Do this: Copy the rows from the line with "At what distance in" through the end of the rows, switching "peeling bark" to "loose bark" and leaving everything else unchanged.

Task material:
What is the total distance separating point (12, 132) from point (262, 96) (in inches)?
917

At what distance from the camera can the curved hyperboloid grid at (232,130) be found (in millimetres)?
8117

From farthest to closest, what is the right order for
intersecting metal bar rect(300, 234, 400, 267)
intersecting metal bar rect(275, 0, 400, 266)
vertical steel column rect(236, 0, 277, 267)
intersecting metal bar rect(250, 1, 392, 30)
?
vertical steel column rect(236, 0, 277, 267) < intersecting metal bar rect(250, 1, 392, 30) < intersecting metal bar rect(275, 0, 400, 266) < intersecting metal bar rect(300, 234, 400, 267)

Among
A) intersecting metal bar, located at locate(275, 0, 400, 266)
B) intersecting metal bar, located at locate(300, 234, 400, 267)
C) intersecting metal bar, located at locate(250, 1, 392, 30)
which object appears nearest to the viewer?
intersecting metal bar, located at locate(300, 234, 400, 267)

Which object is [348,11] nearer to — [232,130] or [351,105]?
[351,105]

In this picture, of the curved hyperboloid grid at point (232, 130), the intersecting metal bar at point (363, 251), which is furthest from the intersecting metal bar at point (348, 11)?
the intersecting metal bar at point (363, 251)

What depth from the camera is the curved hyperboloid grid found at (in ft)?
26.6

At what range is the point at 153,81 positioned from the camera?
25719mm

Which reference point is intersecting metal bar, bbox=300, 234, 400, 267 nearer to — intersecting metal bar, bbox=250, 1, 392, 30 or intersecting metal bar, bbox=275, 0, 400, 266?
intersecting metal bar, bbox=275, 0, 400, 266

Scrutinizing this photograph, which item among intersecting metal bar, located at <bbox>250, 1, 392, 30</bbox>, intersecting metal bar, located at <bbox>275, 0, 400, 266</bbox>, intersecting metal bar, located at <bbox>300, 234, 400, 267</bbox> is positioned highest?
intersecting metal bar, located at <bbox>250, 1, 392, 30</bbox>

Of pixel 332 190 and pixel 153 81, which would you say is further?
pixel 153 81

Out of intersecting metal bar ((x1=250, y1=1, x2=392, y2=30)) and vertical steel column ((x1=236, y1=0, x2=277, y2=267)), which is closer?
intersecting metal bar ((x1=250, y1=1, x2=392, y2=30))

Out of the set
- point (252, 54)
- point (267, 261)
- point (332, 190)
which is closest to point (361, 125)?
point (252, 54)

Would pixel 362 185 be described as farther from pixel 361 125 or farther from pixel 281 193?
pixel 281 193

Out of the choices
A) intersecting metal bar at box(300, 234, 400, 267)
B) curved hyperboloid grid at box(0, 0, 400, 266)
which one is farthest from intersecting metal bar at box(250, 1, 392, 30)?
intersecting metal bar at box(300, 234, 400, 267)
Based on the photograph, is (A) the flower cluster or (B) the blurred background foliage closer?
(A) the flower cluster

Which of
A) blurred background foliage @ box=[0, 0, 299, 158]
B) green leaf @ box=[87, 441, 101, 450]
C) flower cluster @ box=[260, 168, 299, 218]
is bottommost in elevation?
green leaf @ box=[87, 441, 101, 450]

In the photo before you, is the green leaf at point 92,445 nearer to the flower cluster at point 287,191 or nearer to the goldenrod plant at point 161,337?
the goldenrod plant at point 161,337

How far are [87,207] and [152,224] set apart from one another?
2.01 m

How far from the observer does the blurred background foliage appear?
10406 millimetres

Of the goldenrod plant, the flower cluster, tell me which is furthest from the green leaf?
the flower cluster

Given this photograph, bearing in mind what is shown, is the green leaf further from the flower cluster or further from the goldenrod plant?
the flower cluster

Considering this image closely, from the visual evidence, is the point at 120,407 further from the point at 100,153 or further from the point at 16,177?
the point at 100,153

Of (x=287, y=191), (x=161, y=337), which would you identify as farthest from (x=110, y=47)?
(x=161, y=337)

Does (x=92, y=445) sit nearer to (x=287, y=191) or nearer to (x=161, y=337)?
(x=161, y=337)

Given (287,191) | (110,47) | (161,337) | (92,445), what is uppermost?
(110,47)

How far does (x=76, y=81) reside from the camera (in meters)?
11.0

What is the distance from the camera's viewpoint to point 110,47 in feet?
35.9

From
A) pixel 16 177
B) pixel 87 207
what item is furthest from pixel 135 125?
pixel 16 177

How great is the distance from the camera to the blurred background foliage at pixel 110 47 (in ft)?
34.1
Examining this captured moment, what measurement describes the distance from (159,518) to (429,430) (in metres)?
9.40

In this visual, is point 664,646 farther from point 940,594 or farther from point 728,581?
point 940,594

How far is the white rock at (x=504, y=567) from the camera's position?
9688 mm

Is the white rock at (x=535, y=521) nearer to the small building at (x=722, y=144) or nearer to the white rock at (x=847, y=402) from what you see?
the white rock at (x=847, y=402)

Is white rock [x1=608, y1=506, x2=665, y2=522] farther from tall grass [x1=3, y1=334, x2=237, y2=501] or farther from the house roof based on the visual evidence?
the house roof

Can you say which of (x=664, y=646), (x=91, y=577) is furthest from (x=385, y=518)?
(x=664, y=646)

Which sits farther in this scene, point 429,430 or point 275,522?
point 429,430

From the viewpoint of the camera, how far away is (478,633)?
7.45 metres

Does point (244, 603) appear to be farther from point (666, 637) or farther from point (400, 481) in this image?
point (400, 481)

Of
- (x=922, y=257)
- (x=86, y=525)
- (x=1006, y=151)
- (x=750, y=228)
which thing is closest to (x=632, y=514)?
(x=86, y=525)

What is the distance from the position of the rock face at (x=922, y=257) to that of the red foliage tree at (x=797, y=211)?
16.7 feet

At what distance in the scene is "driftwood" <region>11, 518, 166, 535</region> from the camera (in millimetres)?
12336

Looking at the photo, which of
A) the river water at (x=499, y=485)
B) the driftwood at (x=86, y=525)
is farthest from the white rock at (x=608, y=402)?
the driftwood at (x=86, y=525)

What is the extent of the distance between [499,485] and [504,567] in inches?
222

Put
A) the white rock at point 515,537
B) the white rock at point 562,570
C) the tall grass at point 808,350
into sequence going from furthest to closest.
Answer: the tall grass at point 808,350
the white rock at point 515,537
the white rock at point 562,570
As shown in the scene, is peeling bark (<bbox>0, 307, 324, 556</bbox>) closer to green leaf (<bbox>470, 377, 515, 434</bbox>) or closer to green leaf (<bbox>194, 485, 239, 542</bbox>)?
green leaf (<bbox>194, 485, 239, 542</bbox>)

Result of the task:
At what distance in the scene is "driftwood" <region>11, 518, 166, 535</region> from the camera (in millimetres)?
12336

Looking at the photo, which of
A) the river water at (x=499, y=485)
B) the driftwood at (x=86, y=525)
is farthest from the white rock at (x=608, y=402)?
the driftwood at (x=86, y=525)

What is the extent of the distance between [499,485] and [504,567] in inches?
222

Put
A) the white rock at point 515,537
B) the white rock at point 562,570
C) the tall grass at point 808,350
into sequence going from furthest to closest.
Answer: the tall grass at point 808,350
the white rock at point 515,537
the white rock at point 562,570
As shown in the scene, is loose bark (<bbox>0, 307, 324, 556</bbox>) closer to green leaf (<bbox>470, 377, 515, 434</bbox>) or closer to green leaf (<bbox>194, 485, 239, 542</bbox>)?
green leaf (<bbox>194, 485, 239, 542</bbox>)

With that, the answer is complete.